As their career progressed, Talk Talk got ever closer to maximum density. "It's My Life", recently covered by No Doubt, was a minor MTV hit. Fat analog synth sounds and a killer bassline over what sounds like a Simmons electronic drum kit made a catchy yet moody single. That album had other, quieter gems like "Renee" and "Tomorrow Started" and another excellent bass workout on "Dum Dum Girl". I had that record on vinyl, the modern day afficionado's badge of honor, I suppose.

Talk Talk's subsequent record, "The Colour Of Spring", had singles like "Happiness Is Easy" and "Life's What You Make It". The sounds got warmer as real instruments crept in. Somebody at EMI must have been a fan of the band, because the music got less commercial and more experimental. Still an emphasis on hooks and grooves, but dissonance began to maker longer and bolder appearances.

Then came the payoff. Two records that are still in heavy rotation on my Dell DJ: "Spirit of Eden" and "Laughingstock". Gone are the synths, dance club beats and any semblence of Pop song structure and in come strange noises, odd processing of analog sounds, and Hollis' singular guitar style, perhaps best described as a six-string manifestation of dissonance and beauty. Listen to "Ascension Day" or "Runeii" on "Laughingstock".
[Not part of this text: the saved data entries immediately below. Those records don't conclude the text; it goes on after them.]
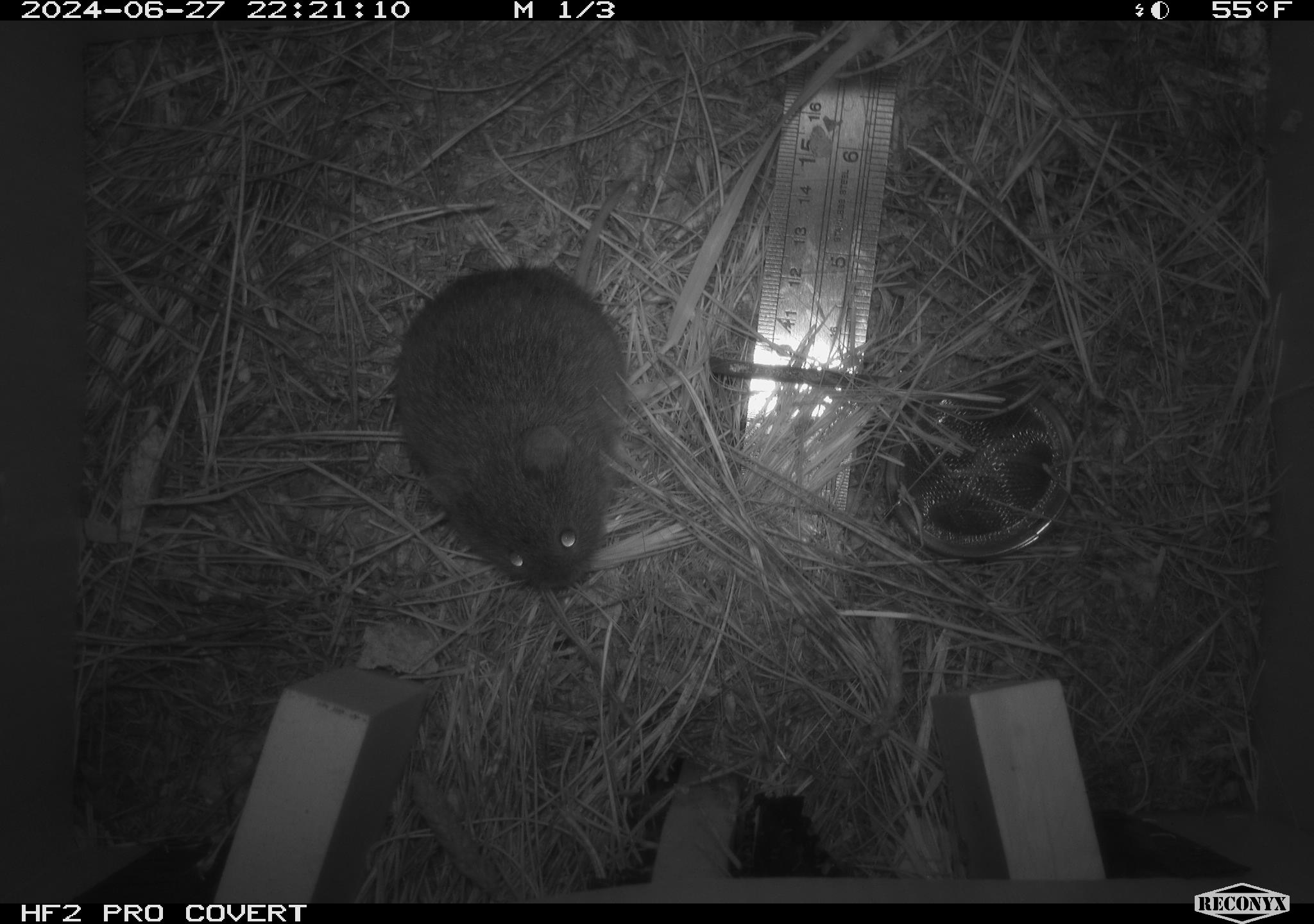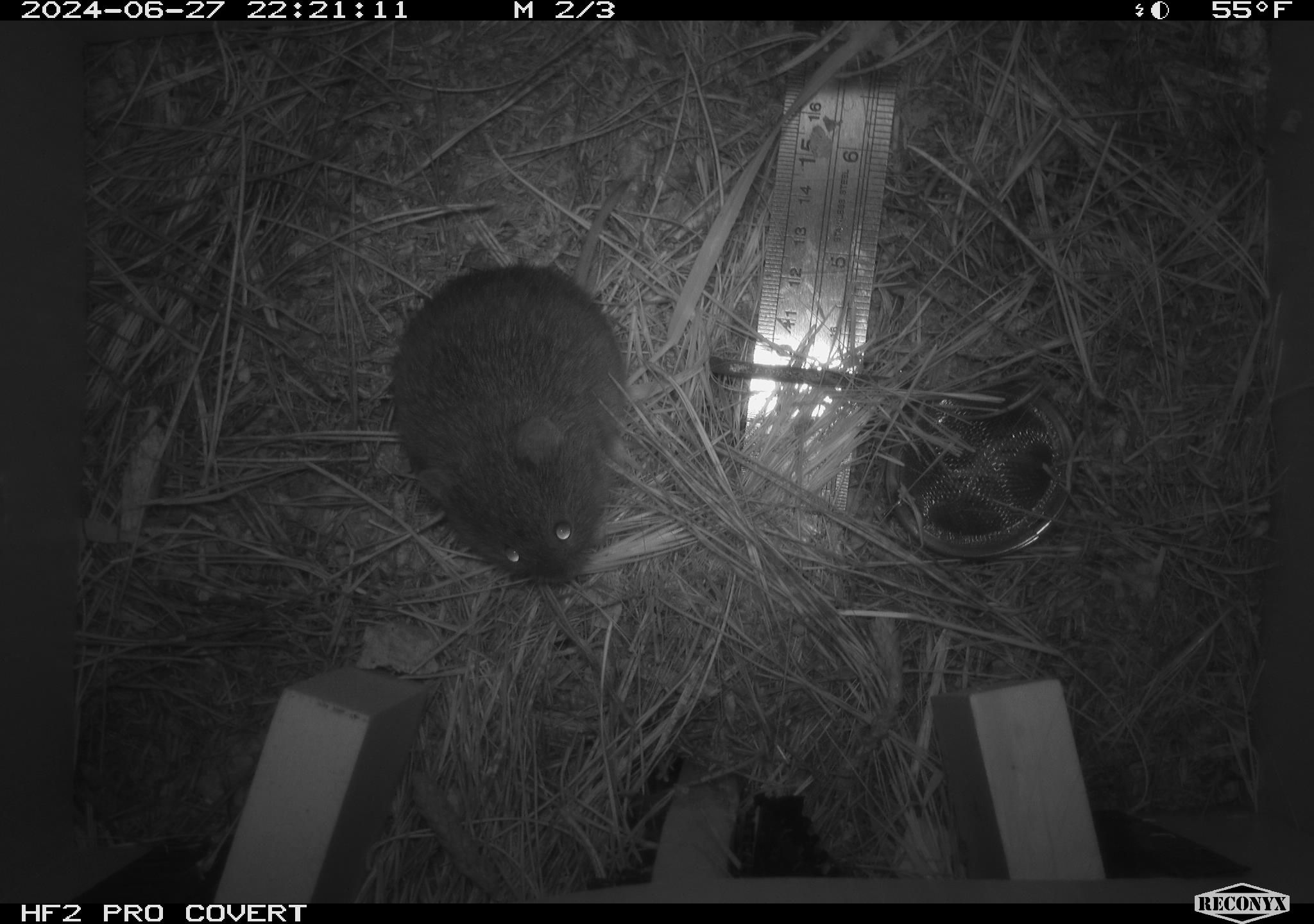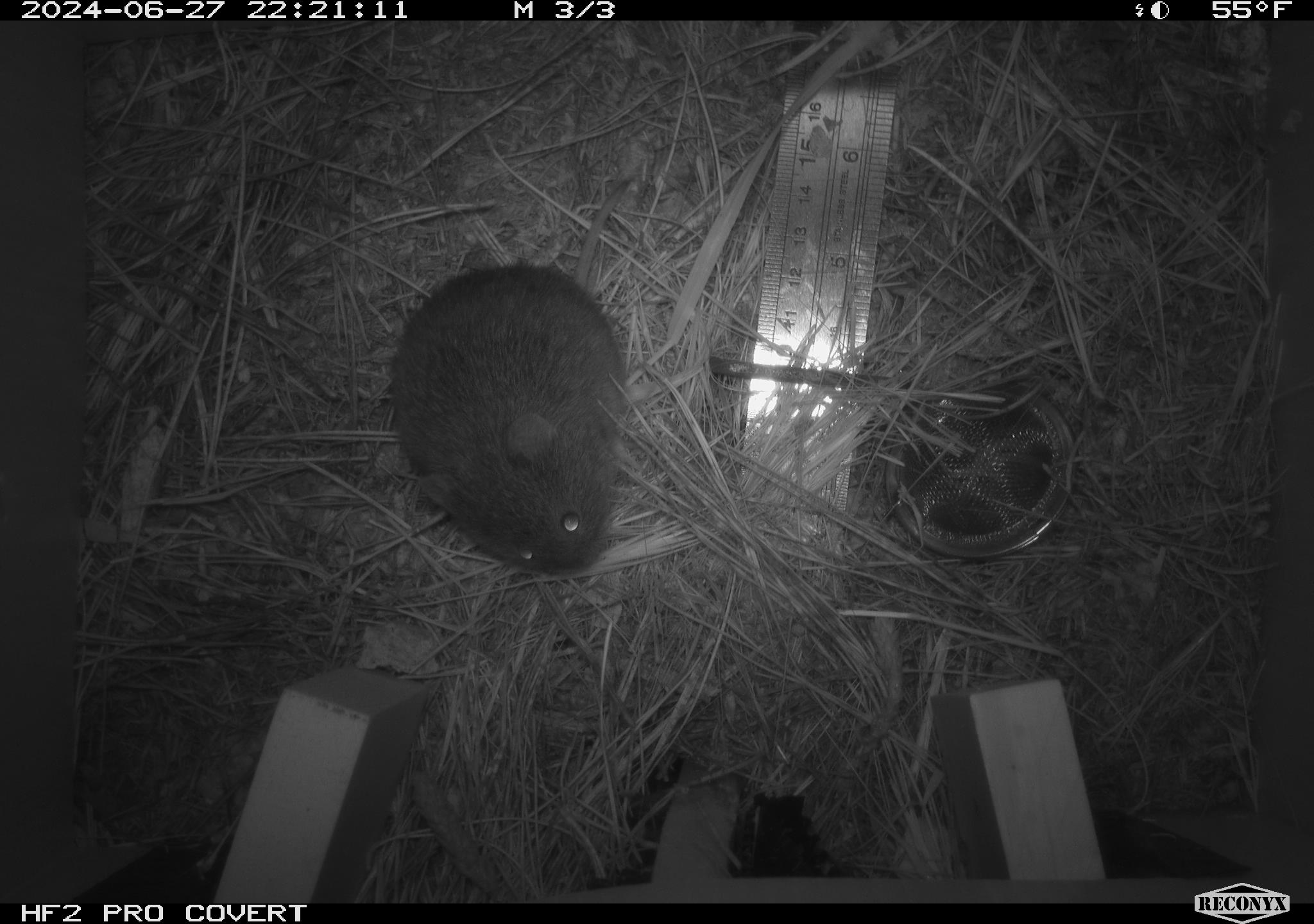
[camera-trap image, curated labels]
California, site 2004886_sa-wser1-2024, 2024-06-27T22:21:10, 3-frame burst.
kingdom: Animalia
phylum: Chordata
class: Mammalia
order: Rodentia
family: Cricetidae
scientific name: Arvicolinae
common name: voles, lemmings, and muskrats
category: arvicolinae subfamily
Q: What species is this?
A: Arvicolinae subfamily (voles, lemmings, and muskrats) (Arvicolinae).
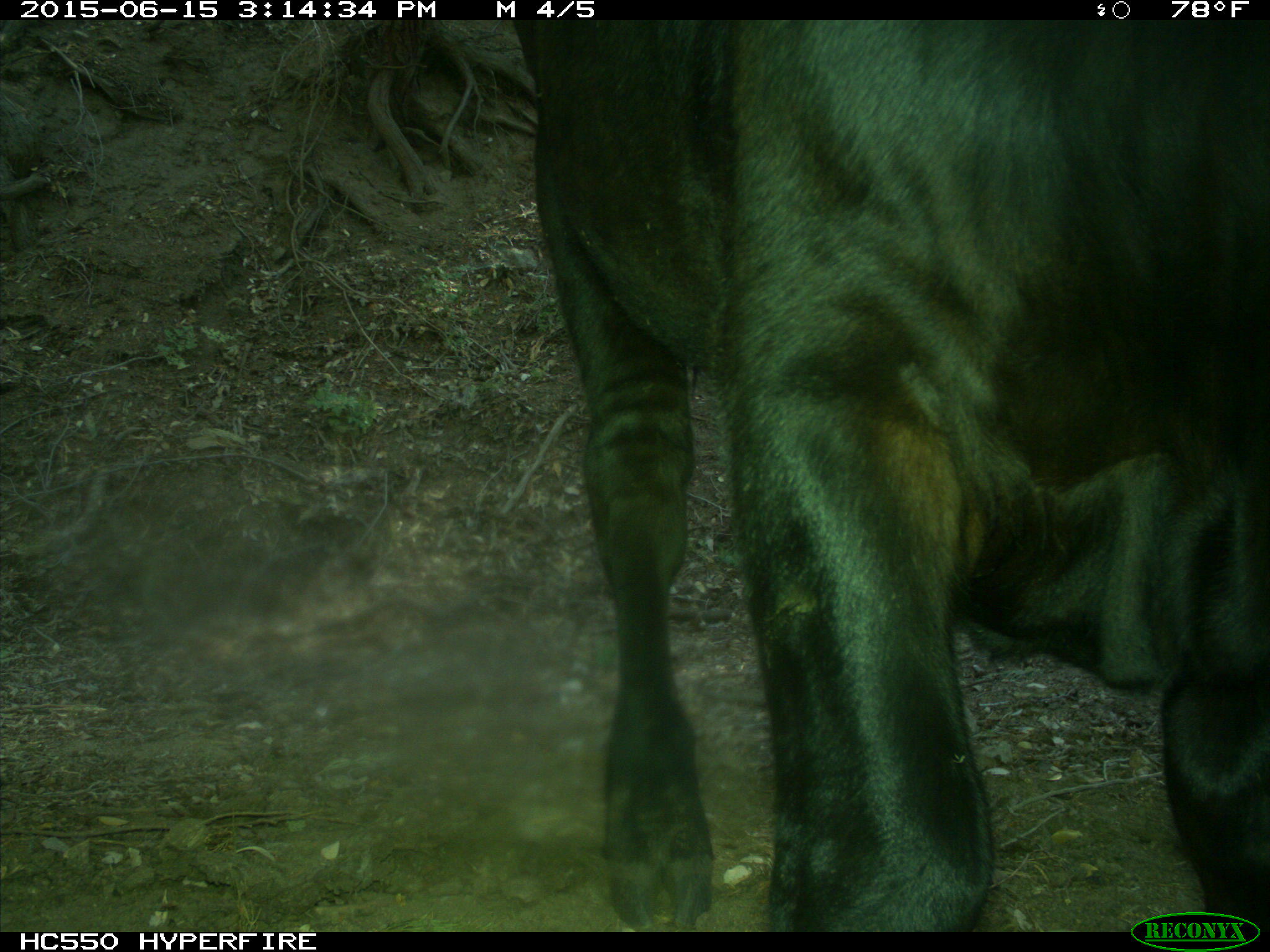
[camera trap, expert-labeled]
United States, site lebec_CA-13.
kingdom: Animalia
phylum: Chordata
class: Mammalia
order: Artiodactyla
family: Bovidae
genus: Bos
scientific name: Bos taurus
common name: domestic cow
Bos taurus (domestic cow).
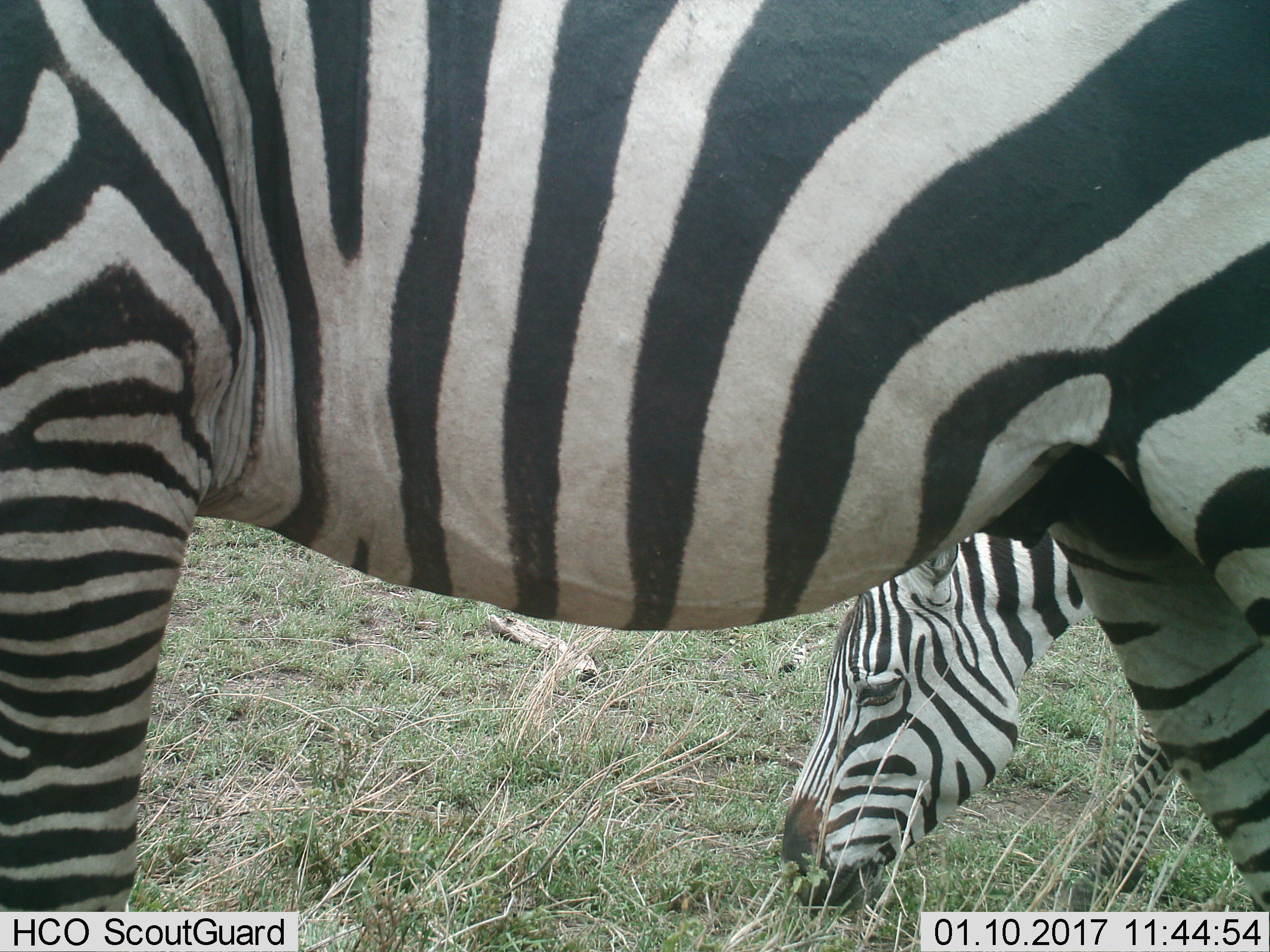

I don't even care what the lyrics are, though they are interesting. What gets me is the moods the melody and chords create, then destroy, then re-build. Their startling use of a distorted blues harp (harmonica) and solo trumpet(!) are without precedent in my experience. It's hard to describe the music in these two records, but if you do decide to investigate, please set aside some time and make it an event. Don't judge them by an MP3 download over your laptop.

The Blue Nile are less demanding of their listener, but no less satisfying. Their debut "A Walk Across The Rooftops" has moody songs for lovers galore, and the follow up, "Hats" is more of the same. Paul Buchanan has a deeply emotive voice and the textures they use in fleshing out a song are a treat. I find it challenging to imagine writing a song using the instruments and sounds that eventually end up on the final product - the backgrounds are so much more suggestion instead of definition. Sounds and grooves can suggest a mood and help the process, but I suspect they use traditional guitars and keyboards to get the harmonic structure of a song together. What they do in creative reduction and expansion of that is a wonder.

It's just beautiful, moving, music - much better experienced than talked about - but if I can steer a few more folks to these under-appreciated masters I am doing the work of a true fan.